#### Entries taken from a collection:
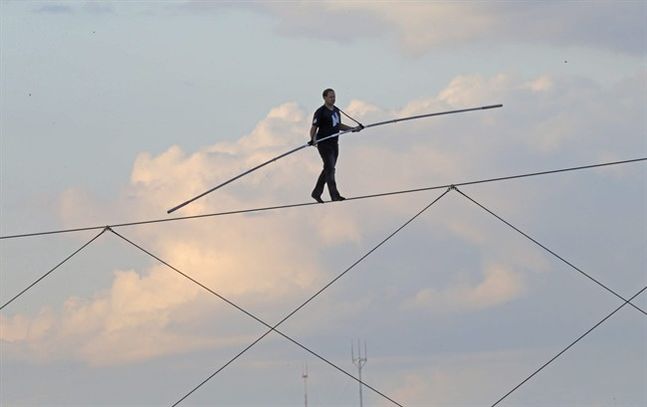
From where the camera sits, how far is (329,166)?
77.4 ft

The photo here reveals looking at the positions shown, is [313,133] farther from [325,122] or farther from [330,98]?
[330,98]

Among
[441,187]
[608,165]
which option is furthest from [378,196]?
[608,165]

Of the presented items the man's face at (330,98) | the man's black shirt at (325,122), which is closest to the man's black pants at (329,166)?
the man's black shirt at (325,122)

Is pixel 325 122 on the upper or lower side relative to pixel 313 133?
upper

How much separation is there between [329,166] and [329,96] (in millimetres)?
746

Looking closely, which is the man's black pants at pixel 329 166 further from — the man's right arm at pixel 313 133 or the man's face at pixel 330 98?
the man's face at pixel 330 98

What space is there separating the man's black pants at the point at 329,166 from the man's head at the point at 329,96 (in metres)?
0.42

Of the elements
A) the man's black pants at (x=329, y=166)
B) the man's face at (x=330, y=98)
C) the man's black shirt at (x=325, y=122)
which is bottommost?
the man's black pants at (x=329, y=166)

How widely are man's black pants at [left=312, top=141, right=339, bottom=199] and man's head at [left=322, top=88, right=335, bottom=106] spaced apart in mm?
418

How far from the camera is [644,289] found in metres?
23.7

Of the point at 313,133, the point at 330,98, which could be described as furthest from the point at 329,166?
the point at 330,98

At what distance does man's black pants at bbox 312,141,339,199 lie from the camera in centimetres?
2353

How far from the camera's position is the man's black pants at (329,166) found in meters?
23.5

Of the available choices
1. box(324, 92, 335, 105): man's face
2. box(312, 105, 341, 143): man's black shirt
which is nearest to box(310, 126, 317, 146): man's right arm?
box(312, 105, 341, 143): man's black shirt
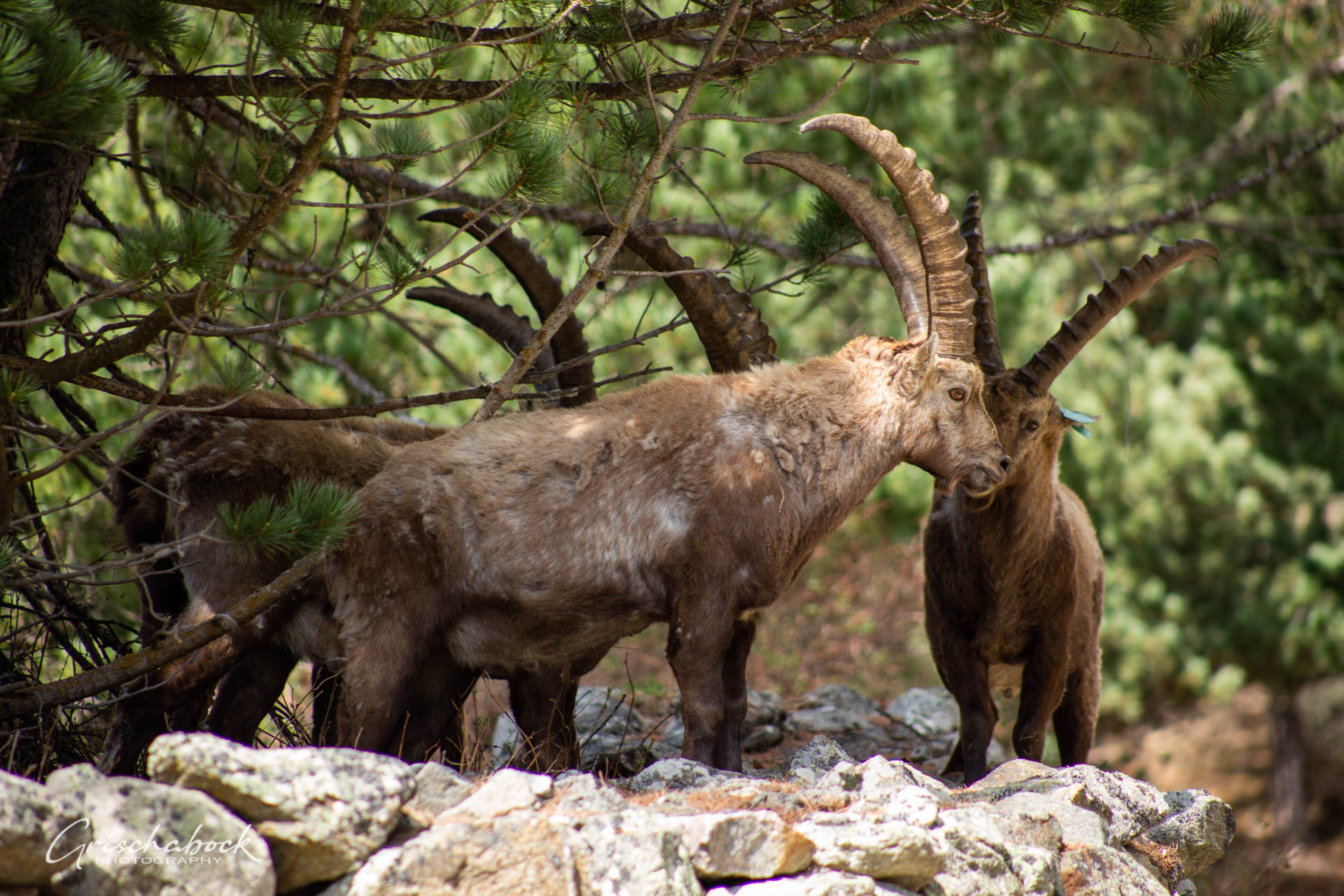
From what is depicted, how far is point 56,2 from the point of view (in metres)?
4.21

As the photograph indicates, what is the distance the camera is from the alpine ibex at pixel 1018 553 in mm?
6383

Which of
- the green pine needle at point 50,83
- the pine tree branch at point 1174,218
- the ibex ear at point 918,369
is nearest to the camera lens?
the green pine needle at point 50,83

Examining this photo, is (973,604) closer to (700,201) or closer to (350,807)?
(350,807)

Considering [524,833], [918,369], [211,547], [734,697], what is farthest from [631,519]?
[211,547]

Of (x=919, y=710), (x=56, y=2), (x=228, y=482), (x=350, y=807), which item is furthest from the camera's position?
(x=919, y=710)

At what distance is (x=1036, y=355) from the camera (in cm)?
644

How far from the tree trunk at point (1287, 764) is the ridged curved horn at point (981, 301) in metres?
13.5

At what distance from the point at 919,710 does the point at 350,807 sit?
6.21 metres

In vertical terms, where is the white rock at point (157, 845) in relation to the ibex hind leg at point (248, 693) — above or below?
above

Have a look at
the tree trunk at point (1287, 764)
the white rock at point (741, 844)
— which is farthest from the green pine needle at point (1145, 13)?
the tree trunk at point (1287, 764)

#### What you will do:
Repeat only the stretch of lines that opens with the line containing "Examining this photo, is" and closes with the final line of the entries, both included, exactly as written.

#### Exercise answer:
Examining this photo, is (973,604) closer to (700,201) or closer to (350,807)?
(350,807)

Considering [524,833], [918,369], [211,547], [734,697], what is farthest from [631,519]?
[211,547]

Of (x=919, y=710), (x=56, y=2), (x=228, y=482), (x=350, y=807), which item is furthest from the camera's position?
(x=919, y=710)

At what distance is (x=1036, y=355) from the camera (in cm)?
644

How far from the tree trunk at point (1287, 764) is the ridged curved horn at point (981, 301) in metres?
13.5

At what distance from the point at 919,710 does the point at 350,807 sit?
6.21 metres

In vertical terms, where is the white rock at point (157, 845) in relation to the ibex hind leg at point (248, 693) — above or below?
above

Have a look at
the tree trunk at point (1287, 764)
the white rock at point (741, 844)
— which is farthest from the green pine needle at point (1145, 13)?
the tree trunk at point (1287, 764)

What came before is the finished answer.